The familiar rhythm of deflection and dark humor settles between us like a shared language. Some of the rigid tension in Eoin’s shoulders eases slightly.

It’s what I do, apparently. Face impossible situations with inappropriate levity.

Even when everything else between us has shifted into uncertain territory.

Eoin’s breathing steadies, and I watch as he pulls himself back from whatever edge he’d been teetering on.

It’s like watching someone remember how to exist in their own skin again.

“Pierce has connections throughout RaSP,” he says finally. “As head of Royalty and Specialist Protection, he controls the entire security apparatus. I have no idea who else might be compromised.”

A young family passes us, the children licking ice cream cones. My mind gallops, piecing together implications as we walk toward the far end of the lakefront.

“We need to go straight to the top.

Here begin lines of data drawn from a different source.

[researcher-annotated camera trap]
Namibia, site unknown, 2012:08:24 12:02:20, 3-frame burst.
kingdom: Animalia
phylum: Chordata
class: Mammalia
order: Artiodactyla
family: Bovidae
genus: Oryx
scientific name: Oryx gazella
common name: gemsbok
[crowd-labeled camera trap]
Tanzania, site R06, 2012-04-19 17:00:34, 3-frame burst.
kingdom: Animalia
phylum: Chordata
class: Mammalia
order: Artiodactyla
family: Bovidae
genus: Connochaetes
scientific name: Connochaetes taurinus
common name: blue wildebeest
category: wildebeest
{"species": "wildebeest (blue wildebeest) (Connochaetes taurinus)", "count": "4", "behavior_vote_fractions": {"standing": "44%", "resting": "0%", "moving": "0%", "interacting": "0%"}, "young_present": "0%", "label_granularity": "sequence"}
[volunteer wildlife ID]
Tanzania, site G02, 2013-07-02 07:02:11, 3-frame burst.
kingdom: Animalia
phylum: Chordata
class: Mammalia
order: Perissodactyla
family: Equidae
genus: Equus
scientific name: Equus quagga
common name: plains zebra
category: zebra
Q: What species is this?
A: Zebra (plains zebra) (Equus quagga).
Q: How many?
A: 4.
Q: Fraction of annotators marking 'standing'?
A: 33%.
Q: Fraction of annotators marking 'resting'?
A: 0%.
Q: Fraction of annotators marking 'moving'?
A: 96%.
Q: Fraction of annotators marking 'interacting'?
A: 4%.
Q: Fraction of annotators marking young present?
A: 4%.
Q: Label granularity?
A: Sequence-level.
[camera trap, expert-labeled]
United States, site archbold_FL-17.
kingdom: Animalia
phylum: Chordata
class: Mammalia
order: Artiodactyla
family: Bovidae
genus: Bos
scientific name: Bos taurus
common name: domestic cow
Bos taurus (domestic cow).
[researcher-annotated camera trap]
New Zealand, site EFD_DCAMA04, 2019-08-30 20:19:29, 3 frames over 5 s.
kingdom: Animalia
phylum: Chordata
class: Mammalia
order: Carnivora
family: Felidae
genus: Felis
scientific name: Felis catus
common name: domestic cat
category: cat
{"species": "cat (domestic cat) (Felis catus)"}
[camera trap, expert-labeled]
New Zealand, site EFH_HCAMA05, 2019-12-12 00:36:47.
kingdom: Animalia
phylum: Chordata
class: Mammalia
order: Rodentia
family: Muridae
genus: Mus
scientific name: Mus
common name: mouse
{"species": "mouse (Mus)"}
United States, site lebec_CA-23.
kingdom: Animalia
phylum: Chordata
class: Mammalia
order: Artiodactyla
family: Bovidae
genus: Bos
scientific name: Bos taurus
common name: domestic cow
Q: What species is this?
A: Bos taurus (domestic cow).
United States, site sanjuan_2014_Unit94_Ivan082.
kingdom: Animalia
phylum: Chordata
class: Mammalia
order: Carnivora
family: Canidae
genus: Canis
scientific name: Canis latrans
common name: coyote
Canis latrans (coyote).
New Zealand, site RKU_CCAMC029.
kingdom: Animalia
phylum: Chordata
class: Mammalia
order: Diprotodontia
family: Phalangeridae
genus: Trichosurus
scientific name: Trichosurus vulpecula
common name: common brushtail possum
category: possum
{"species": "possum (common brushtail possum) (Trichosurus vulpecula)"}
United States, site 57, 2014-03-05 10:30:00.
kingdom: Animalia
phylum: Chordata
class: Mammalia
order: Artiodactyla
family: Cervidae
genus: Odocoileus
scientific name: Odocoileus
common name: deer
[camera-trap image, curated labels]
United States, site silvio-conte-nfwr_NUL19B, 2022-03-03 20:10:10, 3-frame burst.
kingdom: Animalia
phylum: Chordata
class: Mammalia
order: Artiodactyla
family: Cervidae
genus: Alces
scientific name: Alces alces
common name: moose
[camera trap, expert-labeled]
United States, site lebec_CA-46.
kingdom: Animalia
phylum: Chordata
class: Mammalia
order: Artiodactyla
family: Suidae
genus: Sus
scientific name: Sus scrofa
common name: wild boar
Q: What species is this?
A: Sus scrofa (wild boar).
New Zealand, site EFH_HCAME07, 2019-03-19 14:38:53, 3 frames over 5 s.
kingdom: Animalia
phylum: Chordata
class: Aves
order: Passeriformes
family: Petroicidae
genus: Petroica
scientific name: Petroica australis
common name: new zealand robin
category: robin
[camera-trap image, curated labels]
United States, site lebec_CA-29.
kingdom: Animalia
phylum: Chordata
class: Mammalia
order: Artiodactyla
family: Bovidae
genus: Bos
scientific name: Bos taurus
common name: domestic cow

Call my brother. Callum and Oliver can activate resources that bypass RaSP entirely.”

Eoin hesitates, his stride faltering. “It’s my word against Pierce’s. He’s already told RaSP I took you off-grid with authorization. Now he’ll be frantically painting me as a rogue agent who’s kidnapped you.”

“Then we need proof to figure out what their endgame is,” I say.

“I need to keep you safe,” Eoin says. “I’ll drop you somewhere secure and then?—”

“We figure this out together.”

His eyes narrow, that familiar stubborn set to his jaw. “Nicholas, these people are dangerous. Pierce has connections everywhere. I need to?—”

“No, Officer O’Connell.” The formal title lands between us like a stone dropped in still water. I see him flinch, but I plunge on. “You don’t get to do anything. We’re in this together. You’ve asked me to trust you with my life, but you need to trust me back.”

We reach the car park, which is thankfully deserted in this quieter section of the lakefront.

Eoin pauses to meet my eyes. “I do trust you,” he says.

I swallow hard.

“We should find another vehicle,” I say abruptly, scanning the car park.

I immediately spot a dusty station wagon parked at the far end of the car park, camping gear strapped to its roof and stuffed in the boot. Practical. Anonymous. Perfect.

“That one.” I nod toward it. “I believe my royal tour has officially devolved into Grand Theft Auto: New Zealand Edition . Mother will be so proud.”

Eoin follows my gaze, studying it with professional assessment. “It’ll do.”

“From royal motorcades to stolen station wagons. If this continues, by next week, I’ll be escaping on a rusty bicycle with a broken bell,” I say.

“We’ve got to keep you alive to next week first,” Eoin says.

And on that cheery note, we cross the car park to steal yet another car.